Ventricular assisting devices, VAD, or LVAD if for the left ventricle (the most common) are implantable instruments that help pump blood in situations where ventricular ejection force is severely compromised. In some cases the implantation of an LVAD facilitates the waiting for a cardiac transplant, but in others it’s adopted as a definitive solution. The price of the device is around $150,000 while the cost per QALY (cost per year of life earned) is between $200,000 and $400,000. The cost-effectiveness studies still don’t line up much, but the range of documented amounts is nowadays far above the $30,000 of Spanish per capita income. Remember that the WHO introduced the criterion of considering if a treatment is cost-effective when it doesn’t exceed three times the per capita income of a country.
Regarding LVAD implantation in people with end-of-life heart failure, Health Affairs has published the case of Richard and Brenda in the Narrative Matters section. According to the authors of the article, when doctors asked Richard about the possibility of an LVAD device, as a last resort to lengthen his life in exchange for accepting the probability of some complications, he and his wife did not hesitate: they wanted to fight, they wanted to do everything they could, but then followed a very difficult time for Richard and also for Brenda with eight hospitalizations in six months, which included two additional interventions for device replacements due to clogging, vocal cord paralysis caused by intubations and various subcutaneous infections. Finally, Richard did not get past a long, recurrent and painful postoperative.
According to one study, 52% of cardiologists, at least in the US, are reluctant to raise the alternative of palliative care in patients with advanced heart failure. For these professionals, offering palliative medicine is tantamount to admitting the loss of hope. The authors of the article, after Richard's death, asked Brenda whether, despite the ordeal they experienced in the last months of her husband, she thought they would decide the same thing again. She replied that they probably would, because the struggle for life is instinctive, and the device (which ended up being three) that the cardiologists earnestly proposed to them, was for them something to hold on to.
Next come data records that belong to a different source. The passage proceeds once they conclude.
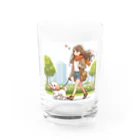 南国のかわいい犬と散歩をする女性 Water Glass :front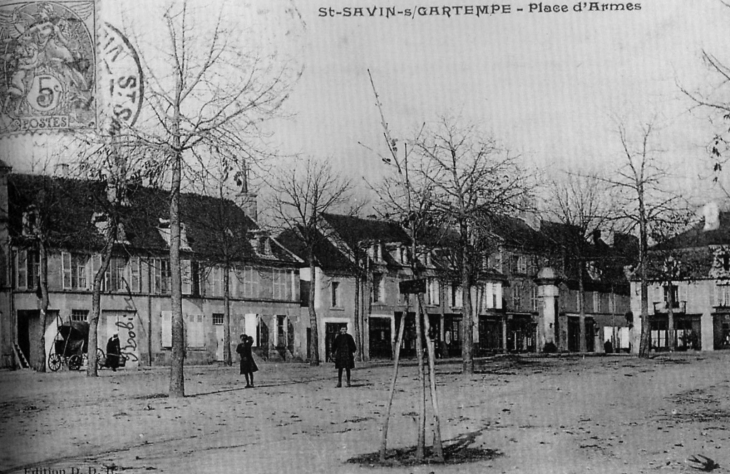 Place d'Armes, début XXe siècle (carte postale ancienne). - Saint-Savin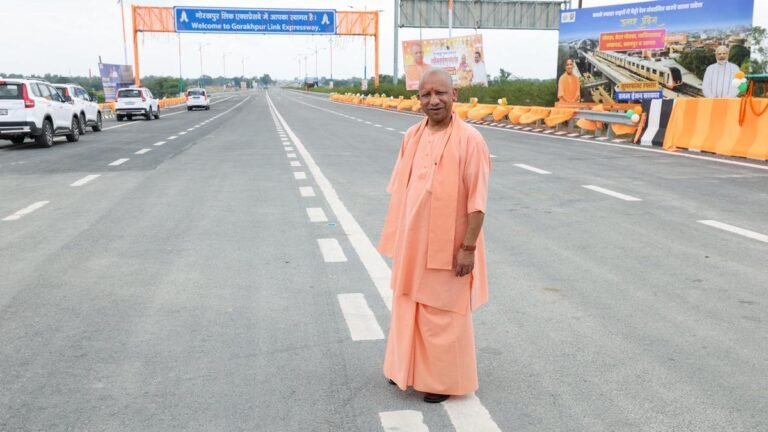 Up cm inaugurates 91.35 km long Gorakhpur Link Expressway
Richard's doctors (probably among those 52% reluctant to palliative medicine) posed the patient and his wife a dilemma between acting (hope) or doing nothing (hopelessness). Those cardiologists did not realize, and probably don’t yet know, that this is an inappropriate (even unfair) dialectic for the real expectations of people with advanced heart failure.
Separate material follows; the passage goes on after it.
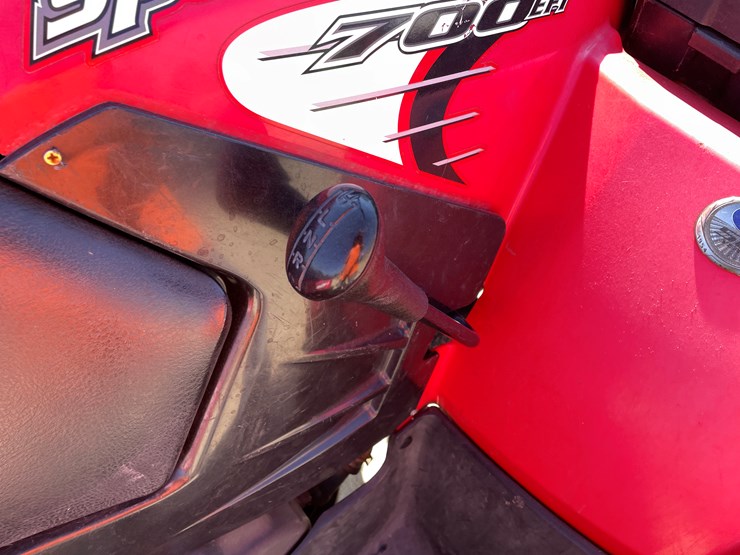 polaris-sportsman-700-image-56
To overcome the risk of disproportionate actions in poor prognosis processes, professionals must know how to open the palliative option as soon as possible, and therefore the alternatives they must show patients, must be sincere: choosing between more quantity or more quality of life, because let’s face it, these options are incompatible, even though a study (in the field of oncology) showed that people who chose more quality of life ended up, surprisingly, living more.
If you are interested in the advancement of palliative medicine, don’t miss the article signed by two internists from the University of Pittsburgh (Schenker Y, Arnold R.) "The next era of palliative care" published in JAMA.